**WHAT YOU NEED TO DO:**
For this task, extract exactly the lines of the data below, from the line containing "Which of point" through the last one, with pictures left out.

== == ==

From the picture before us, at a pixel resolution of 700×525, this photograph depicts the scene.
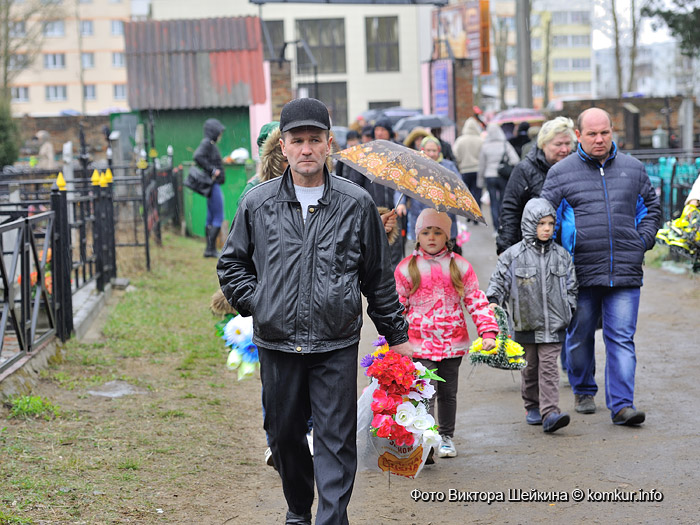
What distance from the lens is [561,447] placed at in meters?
5.95

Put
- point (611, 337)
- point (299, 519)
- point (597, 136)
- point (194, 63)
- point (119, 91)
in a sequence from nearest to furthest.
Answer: point (299, 519)
point (597, 136)
point (611, 337)
point (194, 63)
point (119, 91)

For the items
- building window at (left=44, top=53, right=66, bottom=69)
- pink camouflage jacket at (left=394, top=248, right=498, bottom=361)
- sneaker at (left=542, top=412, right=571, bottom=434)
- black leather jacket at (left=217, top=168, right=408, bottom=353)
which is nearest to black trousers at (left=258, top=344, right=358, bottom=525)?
black leather jacket at (left=217, top=168, right=408, bottom=353)

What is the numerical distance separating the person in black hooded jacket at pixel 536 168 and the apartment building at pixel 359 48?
47068mm

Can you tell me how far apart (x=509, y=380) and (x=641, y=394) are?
1192 millimetres

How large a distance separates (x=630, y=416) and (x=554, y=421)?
0.50m

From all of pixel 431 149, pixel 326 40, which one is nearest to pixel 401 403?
pixel 431 149

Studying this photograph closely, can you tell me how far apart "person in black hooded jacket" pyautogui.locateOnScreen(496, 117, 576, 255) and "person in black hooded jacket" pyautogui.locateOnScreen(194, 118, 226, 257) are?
8.74 m

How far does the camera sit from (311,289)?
13.2 ft

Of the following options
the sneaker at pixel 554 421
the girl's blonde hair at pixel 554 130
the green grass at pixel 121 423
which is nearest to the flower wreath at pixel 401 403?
the green grass at pixel 121 423

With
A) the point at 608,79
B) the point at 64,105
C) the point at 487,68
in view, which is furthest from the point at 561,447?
the point at 608,79

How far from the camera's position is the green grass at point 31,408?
648cm

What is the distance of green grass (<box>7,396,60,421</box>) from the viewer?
6.48 m

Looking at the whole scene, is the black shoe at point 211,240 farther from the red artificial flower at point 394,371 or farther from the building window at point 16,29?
the building window at point 16,29

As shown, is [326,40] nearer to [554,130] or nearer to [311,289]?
[554,130]
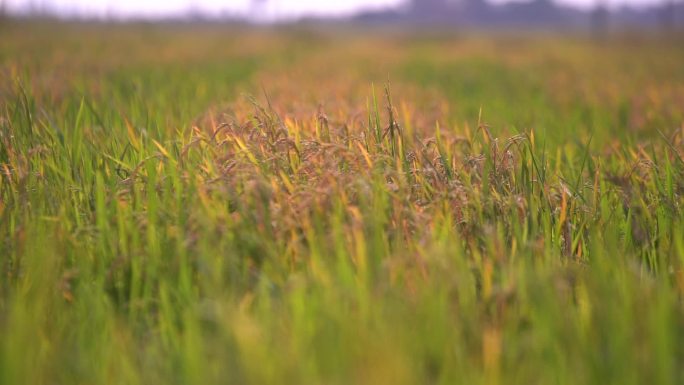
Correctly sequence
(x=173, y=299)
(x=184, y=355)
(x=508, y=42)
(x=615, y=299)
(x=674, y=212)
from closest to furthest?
(x=184, y=355) → (x=615, y=299) → (x=173, y=299) → (x=674, y=212) → (x=508, y=42)

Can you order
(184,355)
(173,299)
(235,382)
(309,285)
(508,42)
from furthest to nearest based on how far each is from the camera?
(508,42)
(173,299)
(309,285)
(184,355)
(235,382)

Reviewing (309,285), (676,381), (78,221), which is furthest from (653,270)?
(78,221)

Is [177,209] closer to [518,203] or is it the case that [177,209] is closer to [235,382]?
[235,382]

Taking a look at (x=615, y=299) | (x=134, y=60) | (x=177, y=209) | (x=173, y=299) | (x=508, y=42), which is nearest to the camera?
Result: (x=615, y=299)

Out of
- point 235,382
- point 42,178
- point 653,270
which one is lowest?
point 653,270

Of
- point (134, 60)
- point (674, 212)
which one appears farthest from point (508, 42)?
point (674, 212)

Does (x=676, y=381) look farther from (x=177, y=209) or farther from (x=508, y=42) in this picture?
(x=508, y=42)

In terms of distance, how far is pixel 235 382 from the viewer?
1.13 m

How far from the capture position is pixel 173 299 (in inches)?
64.4

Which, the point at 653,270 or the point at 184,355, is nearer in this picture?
the point at 184,355

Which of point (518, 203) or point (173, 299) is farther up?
point (518, 203)

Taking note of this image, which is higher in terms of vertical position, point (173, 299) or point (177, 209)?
point (177, 209)

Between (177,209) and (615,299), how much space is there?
1.20 meters

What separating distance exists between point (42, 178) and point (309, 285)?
1.11m
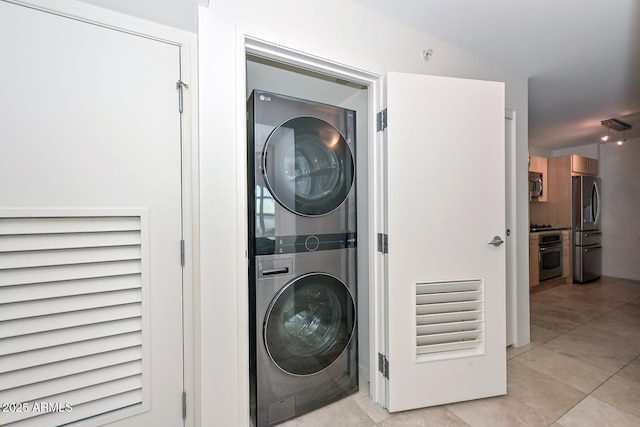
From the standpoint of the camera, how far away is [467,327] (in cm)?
161

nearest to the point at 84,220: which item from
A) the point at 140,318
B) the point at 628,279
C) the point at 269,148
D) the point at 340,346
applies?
the point at 140,318

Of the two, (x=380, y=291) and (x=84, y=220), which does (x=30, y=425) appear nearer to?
(x=84, y=220)

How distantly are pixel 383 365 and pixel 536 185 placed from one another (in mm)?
4542

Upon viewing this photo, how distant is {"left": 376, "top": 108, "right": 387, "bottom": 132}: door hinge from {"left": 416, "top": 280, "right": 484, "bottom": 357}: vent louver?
96 cm

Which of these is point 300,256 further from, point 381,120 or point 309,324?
point 381,120

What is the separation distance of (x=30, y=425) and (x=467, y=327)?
2.10 metres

== == ==

**SOLVED EXERCISE:**
Which of point (518, 203) or point (173, 299) is farther up?
point (518, 203)

Taking note of this image, which is higher in terms of vertical position, point (173, 299) or point (177, 209)?
point (177, 209)

Between (177,209) and (615,299), how much space is there?
1.20 meters

What separating distance exists between point (42, 178) and point (309, 285)?
1.11m
From the standpoint of the camera, how far away is [467,327] (in cm)?
161

nearest to the point at 84,220: which item from
A) the point at 140,318
B) the point at 628,279
C) the point at 269,148
D) the point at 340,346
applies?
the point at 140,318

Of the two, (x=380, y=291) and (x=84, y=220), which does (x=30, y=425) appear nearer to?
(x=84, y=220)

How distantly are pixel 383 365 and pixel 536 185 placed from one another (in mm)?
4542

Upon viewing this photo, how distant is {"left": 376, "top": 108, "right": 387, "bottom": 132}: door hinge from {"left": 416, "top": 280, "right": 484, "bottom": 357}: vent louver?
96 cm

Which of these is point 300,256 further from, point 381,120 or point 309,324?
point 381,120

What is the separation distance of (x=30, y=425) and (x=467, y=327)?
2.10 metres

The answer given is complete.